The General Mills retiree keeps busy working with Caring for Kids Initiative.
When I first met Fred Hegele a decade ago he was the senior regulatory officer at General Mills. Fred’s business background gave him insight into the shaping of Minnesota’s future workforce, a great concern to the majority of Minnesota employers.
At that time, Fred was planning a retirement with purpose, he told me, one that would give back to his community and help very young kids — future workers — get a flying start in life.
When I learned all of that, I recruited Fred to a group we were forming that became Minnesota Business for Early Learning or MnBEL.
Fred is not unique in having bold visions of moving from success to significance with his life. What makes his story compelling — and that of his early pilot Kids Care Connection that merged in 2006 with Interfaith Outreach and Community Partners forming the highly regarded Caring for Kids Initiative (CfKI) — is that every year since 2006 the plan has been executed effectively with a laser-focus on young children in the Twin Cities western suburbs who most need some help to get going.
Over time, the public-private CfKI has become a collaborative scholarship program for low-income families, most particularly ensuring access to quality early learning opportunities for eligible children before their entry into kindergarten.
Included in the program is the careful identification of youngsters who are most at-risk; comprehensive support for parents and families; engagement of faith communities; public and private social service agencies; providers of top quality early learning opportunities, and the Wayzata Public Schools. Also part of the program are both qualitative and quantitative measurements of results and, of course, genuine involvement of volunteers like himself to be engaged with their time, talents and financial support.
I recently checked in with vibrant Fred, looking younger than his years, at an event aimed at providing supporters an accounting of CfKI’s key objectives in 2013. Not unlike a company annual meeting with shareholders, we heard about state-of-the-art research measuring kids’ performance in the program alongside the mainstream ones.
The keynoter was former Minneapolis Mayor RT Rybak, now engaged as a “can-do agent” at the developing “Generation Next.” The mayor spoke to a powerful coalition of civic, business and education leaders, aiming to close the achievement and opportunity gaps for students of color in Minneapolis and St. Paul.
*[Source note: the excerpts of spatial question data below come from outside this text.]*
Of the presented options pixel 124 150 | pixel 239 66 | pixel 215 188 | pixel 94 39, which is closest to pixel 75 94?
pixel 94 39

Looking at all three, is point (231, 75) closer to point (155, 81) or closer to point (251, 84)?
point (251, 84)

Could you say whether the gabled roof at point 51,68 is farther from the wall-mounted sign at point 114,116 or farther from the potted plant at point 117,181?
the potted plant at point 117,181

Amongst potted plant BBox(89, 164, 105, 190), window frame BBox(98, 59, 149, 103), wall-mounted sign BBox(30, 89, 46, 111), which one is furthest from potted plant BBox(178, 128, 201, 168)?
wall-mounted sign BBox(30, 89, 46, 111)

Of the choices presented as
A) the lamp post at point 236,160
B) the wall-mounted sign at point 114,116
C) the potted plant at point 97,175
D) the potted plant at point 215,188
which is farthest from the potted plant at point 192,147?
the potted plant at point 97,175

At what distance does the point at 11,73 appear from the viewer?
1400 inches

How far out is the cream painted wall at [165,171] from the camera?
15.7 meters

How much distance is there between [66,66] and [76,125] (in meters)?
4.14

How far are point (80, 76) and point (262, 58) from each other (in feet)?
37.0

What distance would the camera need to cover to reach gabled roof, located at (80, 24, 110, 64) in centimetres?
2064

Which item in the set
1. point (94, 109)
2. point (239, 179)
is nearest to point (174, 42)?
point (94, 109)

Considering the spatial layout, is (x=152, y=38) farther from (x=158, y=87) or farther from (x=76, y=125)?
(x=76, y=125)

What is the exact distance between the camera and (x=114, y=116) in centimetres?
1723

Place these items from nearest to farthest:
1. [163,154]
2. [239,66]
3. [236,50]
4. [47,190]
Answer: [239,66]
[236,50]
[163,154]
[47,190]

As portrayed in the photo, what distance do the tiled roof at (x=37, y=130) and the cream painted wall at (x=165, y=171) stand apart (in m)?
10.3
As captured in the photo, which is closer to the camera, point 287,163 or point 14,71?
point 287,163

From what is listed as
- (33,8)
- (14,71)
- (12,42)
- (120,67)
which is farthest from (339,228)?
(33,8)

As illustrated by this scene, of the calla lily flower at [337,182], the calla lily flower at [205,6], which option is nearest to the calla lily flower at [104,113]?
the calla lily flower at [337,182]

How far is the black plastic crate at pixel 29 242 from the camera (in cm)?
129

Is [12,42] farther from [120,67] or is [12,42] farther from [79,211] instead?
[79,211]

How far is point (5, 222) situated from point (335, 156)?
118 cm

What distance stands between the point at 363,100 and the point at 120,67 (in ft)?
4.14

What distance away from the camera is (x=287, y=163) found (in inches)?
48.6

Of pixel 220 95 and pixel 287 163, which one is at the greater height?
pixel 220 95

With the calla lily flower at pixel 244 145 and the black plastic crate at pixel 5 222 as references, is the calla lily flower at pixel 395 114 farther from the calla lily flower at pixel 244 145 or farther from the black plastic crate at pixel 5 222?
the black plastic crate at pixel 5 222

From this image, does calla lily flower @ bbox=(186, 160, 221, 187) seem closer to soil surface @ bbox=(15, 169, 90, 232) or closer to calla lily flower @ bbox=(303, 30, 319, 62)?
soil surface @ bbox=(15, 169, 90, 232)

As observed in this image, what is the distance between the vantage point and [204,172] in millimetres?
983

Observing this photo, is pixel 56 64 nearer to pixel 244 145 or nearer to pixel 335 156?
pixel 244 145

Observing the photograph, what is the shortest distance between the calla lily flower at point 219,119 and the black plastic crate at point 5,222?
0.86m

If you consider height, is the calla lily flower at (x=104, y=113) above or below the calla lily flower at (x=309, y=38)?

Rybak said his group identifies the children at the earliest ages so as to intervene in unique learning challenges; strengthening the home child care standards, and focusing on reading by third grade as well as promoting STEM (science, technology, engineering and math).
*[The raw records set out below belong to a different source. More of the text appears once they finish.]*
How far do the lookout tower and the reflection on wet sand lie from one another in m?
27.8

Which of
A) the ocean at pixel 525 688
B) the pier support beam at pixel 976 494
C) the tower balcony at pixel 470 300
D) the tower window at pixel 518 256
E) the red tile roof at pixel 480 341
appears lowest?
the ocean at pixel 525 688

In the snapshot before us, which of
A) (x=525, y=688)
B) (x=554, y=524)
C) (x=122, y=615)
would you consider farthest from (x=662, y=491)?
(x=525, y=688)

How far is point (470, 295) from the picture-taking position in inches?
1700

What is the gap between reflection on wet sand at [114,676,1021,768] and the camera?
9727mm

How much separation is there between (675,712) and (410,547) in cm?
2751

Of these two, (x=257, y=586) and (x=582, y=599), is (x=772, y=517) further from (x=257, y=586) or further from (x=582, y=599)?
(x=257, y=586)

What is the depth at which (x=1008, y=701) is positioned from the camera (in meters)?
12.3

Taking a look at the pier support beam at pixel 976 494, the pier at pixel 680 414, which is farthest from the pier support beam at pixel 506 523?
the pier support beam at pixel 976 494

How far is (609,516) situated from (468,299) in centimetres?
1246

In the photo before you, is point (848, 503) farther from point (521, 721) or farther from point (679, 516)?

Melinda, a young mother of three, was a special guest, movingly recounting her life experiences through a series of abusive relationships and homeless shelters until she connected with CfKI. The relationship, she said, helped to stabilize her employment, transportation, food and housing needs. She and her children earned top-quality early education scholarships. They are each doing just fine when compared to the general population.
Scholarships make difference
Despite its broad family-centered mission, CfKI is a lean operation where each scholarship kid costs about $40 per day or $10,000 per year to serve, well below the cost of other top-quality early childhood education programs. In 2013, there were 162 kids carefully screened and awarded scholarships — all were deemed at age 5 as ready to succeed in kindergarten — and 245 of their parents were actively involved in one or more supportive programs.
The bad news that challenges Fred and the others, however, is there are 500 early learners in the western Hennepin County service area who would benefit from the program, including an active waiting list of 72. These kids, with their parents, are raring to go right now but current funding is insufficient. Numerous business foundations and hundreds of private individuals now contributing up to $10,000 a year are being asked to grow in numbers and dig deeper into their pocketbooks.
Fred and dozens of others involved in CfKI want to do the right things now so that too-often-forgotten young people will become successful workers, reliable taxpayers and upstanding citizens.
Fred and his colleagues at CfKI have been living examples of what Nelson Mandela frequently observed:
“A good head and a good heart are always a formidable combination.”